Mayawati-Congress battle is all over Dalit votesApril 23rd, 2008 - 12:45 pm ICT by admin
By Rajeev Ranjan Roy
New Delhi, April 23 (IANS) She may be the queen of Dalit politics. But Uttar Pradesh Chief Minister Mayawati appears rattled by Congress general secretary Rahul Gandhi’s determined attempts to woo back Dalits who once voted en masse for the country’s oldest party. Mayawati’s threat to withdraw support to the Congress-led United Progressive Alliance (UPA) unless it announces a special economic package for the betterment of the Bundelkand region is a reflection of her fears, say political analysts.
Mayawati’s Bahujan Samaj Party (BSP) has 17 members in the Lok Sabha. The Congress-led UPA enjoys the support of 293 MPs, even without the BSP support, in the house with an official strength of 544 members.
It is immaterial, therefore, whether she supports the Congress-led government or not.
In any case, the BSP is not a constituent of the multi-party UPA. And the consummate politician that Mayawati is, she knows the arithmetic. Still she hits out at her Congress detractors at every opportunity.
The reasons are not far to seek.
Mayawati cannot afford any shift in her Dalit votes. She knows that only the Congress can dent her Dalit fortress, which, after two decades, has made her one of the most important political leaders in the country.
As a result, she has increasingly trained her guns against Rahul Gandhi for his aggressive expressions of support for the Dalit community.
With 80 Lok Sabha seats, Uttar Pradesh is for the Congress a key state, a sprawling and populous region where it was once the king of all it surveyed and where it is now only an also ran.

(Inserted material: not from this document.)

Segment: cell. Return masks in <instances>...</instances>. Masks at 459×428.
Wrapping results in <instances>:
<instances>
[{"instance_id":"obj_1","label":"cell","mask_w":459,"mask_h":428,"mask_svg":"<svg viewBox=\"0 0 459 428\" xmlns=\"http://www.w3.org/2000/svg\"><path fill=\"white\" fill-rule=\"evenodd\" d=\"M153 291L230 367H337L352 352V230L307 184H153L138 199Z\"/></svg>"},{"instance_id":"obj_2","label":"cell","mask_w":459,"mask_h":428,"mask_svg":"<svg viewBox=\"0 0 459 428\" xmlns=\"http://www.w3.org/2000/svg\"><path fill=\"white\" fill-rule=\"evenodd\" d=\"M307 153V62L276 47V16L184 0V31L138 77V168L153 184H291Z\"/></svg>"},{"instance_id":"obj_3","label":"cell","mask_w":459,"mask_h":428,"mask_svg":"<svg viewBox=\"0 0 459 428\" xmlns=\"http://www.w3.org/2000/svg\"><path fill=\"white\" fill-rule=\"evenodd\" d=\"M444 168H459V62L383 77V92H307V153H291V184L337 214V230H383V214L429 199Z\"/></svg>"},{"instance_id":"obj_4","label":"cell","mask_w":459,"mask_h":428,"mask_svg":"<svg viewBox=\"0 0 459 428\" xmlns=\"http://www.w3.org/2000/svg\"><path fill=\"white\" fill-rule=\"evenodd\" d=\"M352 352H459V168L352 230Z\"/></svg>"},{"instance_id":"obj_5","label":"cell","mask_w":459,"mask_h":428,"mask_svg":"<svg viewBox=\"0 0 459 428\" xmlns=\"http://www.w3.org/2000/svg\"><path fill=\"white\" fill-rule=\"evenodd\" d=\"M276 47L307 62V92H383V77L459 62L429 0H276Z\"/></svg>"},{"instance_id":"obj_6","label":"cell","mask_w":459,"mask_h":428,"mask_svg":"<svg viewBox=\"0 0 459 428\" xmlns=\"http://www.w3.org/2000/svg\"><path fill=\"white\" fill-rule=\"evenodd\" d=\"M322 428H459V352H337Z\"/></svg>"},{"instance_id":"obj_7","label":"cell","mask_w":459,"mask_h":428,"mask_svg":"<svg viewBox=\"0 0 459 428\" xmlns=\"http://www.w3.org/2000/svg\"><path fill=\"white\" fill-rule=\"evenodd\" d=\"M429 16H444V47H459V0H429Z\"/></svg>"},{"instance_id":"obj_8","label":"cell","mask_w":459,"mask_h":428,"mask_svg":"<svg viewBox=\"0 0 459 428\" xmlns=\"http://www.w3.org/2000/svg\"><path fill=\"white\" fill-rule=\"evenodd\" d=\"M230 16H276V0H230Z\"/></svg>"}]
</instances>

Congress activists admit that the party has been badly battered in the state - notwithstanding the efforts by party chief Sonia Gandhi and her son Rahul Gandhi to galvanise the depleting cadres.

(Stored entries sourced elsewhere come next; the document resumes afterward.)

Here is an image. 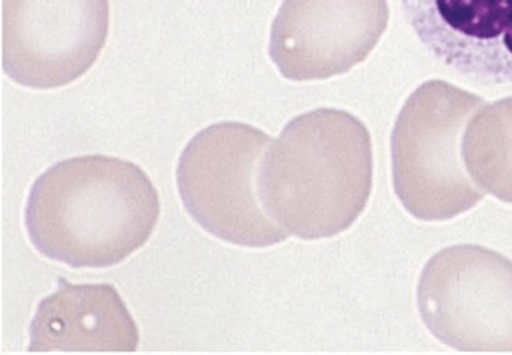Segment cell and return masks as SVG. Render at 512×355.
<instances>
[{
  "label": "cell",
  "instance_id": "obj_1",
  "mask_svg": "<svg viewBox=\"0 0 512 355\" xmlns=\"http://www.w3.org/2000/svg\"><path fill=\"white\" fill-rule=\"evenodd\" d=\"M161 205L151 178L125 159H65L31 187L24 224L36 251L72 268L113 267L146 245Z\"/></svg>",
  "mask_w": 512,
  "mask_h": 355
},
{
  "label": "cell",
  "instance_id": "obj_2",
  "mask_svg": "<svg viewBox=\"0 0 512 355\" xmlns=\"http://www.w3.org/2000/svg\"><path fill=\"white\" fill-rule=\"evenodd\" d=\"M373 139L359 118L318 108L287 123L258 168L267 216L301 239L345 233L373 192Z\"/></svg>",
  "mask_w": 512,
  "mask_h": 355
},
{
  "label": "cell",
  "instance_id": "obj_3",
  "mask_svg": "<svg viewBox=\"0 0 512 355\" xmlns=\"http://www.w3.org/2000/svg\"><path fill=\"white\" fill-rule=\"evenodd\" d=\"M483 99L444 81H427L410 94L391 134L396 197L410 216L451 221L485 193L463 161V137Z\"/></svg>",
  "mask_w": 512,
  "mask_h": 355
},
{
  "label": "cell",
  "instance_id": "obj_4",
  "mask_svg": "<svg viewBox=\"0 0 512 355\" xmlns=\"http://www.w3.org/2000/svg\"><path fill=\"white\" fill-rule=\"evenodd\" d=\"M270 135L239 122L214 123L200 130L176 168V185L188 216L216 238L268 248L291 234L277 226L258 197V168Z\"/></svg>",
  "mask_w": 512,
  "mask_h": 355
},
{
  "label": "cell",
  "instance_id": "obj_5",
  "mask_svg": "<svg viewBox=\"0 0 512 355\" xmlns=\"http://www.w3.org/2000/svg\"><path fill=\"white\" fill-rule=\"evenodd\" d=\"M425 328L461 352H512V260L478 245L449 246L417 287Z\"/></svg>",
  "mask_w": 512,
  "mask_h": 355
},
{
  "label": "cell",
  "instance_id": "obj_6",
  "mask_svg": "<svg viewBox=\"0 0 512 355\" xmlns=\"http://www.w3.org/2000/svg\"><path fill=\"white\" fill-rule=\"evenodd\" d=\"M110 0H2V70L31 89L84 76L105 47Z\"/></svg>",
  "mask_w": 512,
  "mask_h": 355
},
{
  "label": "cell",
  "instance_id": "obj_7",
  "mask_svg": "<svg viewBox=\"0 0 512 355\" xmlns=\"http://www.w3.org/2000/svg\"><path fill=\"white\" fill-rule=\"evenodd\" d=\"M388 23V0H284L268 53L289 81H325L362 64Z\"/></svg>",
  "mask_w": 512,
  "mask_h": 355
},
{
  "label": "cell",
  "instance_id": "obj_8",
  "mask_svg": "<svg viewBox=\"0 0 512 355\" xmlns=\"http://www.w3.org/2000/svg\"><path fill=\"white\" fill-rule=\"evenodd\" d=\"M434 59L485 86L512 84V0H402Z\"/></svg>",
  "mask_w": 512,
  "mask_h": 355
},
{
  "label": "cell",
  "instance_id": "obj_9",
  "mask_svg": "<svg viewBox=\"0 0 512 355\" xmlns=\"http://www.w3.org/2000/svg\"><path fill=\"white\" fill-rule=\"evenodd\" d=\"M139 328L110 284H70L45 297L30 326V352H135Z\"/></svg>",
  "mask_w": 512,
  "mask_h": 355
},
{
  "label": "cell",
  "instance_id": "obj_10",
  "mask_svg": "<svg viewBox=\"0 0 512 355\" xmlns=\"http://www.w3.org/2000/svg\"><path fill=\"white\" fill-rule=\"evenodd\" d=\"M461 152L475 185L512 205V98L482 106L473 115Z\"/></svg>",
  "mask_w": 512,
  "mask_h": 355
}]
</instances>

Knowing well that without Uttar Pradesh the road to New Delhi is potholed, the Congress has pressed Rahul Gandhi, its young MP from Amethi, to infuse new blood in the organisation by going back to the Dalits.
Uttar Pradesh is home to 21.1 percent of the country’s total Scheduled Castes population of 166.6 million - or 16.2 percent of India’s total population. West Bengal has 11.1 percent of the Scheduled Castes, followed by Bihar (7.8 percent) and Andhra Pradesh (7.4 percent).
With the Dalits solidly behind her and with the support of Muslims and a section of the upper castes, Mayawati routed everyone in the 2007 Uttar Pradesh assembly elections. A segment of the extremely backward classes (EBCs) also voted for the BSP.
The arithmetical cocktail of Dalits, Muslims and EBCs is solely responsible for Mayawati’s rise and rise in Uttar Pradesh. Since she appears to realise that the BSP cannot replicate the Uttar Pradesh feat in any other state, whoever challenges her authority becomes persona non grata for the firebrand Dalit lady.
In West Bengal, Dalits and Muslims are in big numbers but Mayawati is a political non-entity there. So also is her political status in Bihar, which has 13.7 million Muslims.
Any denting of Dalit votes by the Congress will not just harm her directly but will benefit former chief minister Mulayam Singh Yadav’s Samajwadi Party, which, despite its electoral loss, has more or less maintained its voter base intact.
Yadav’s party polled 25.43 percent votes in the 2007 assembly elections, against 30.43 percent of the BSP. In contrast, the Congress polled just 8.61 percent votes. The Bharatiya Janata Party (BJP) garnered 16.97 percent.
The Congress has realised that it cannot move forward without regaining its lost base. So it is eyeing the mass of Dalits in Uttar Pradesh.
The move is strategic as well — in tune with the widely perceived growing bonhomie between the Congress and the Samajwadi Party.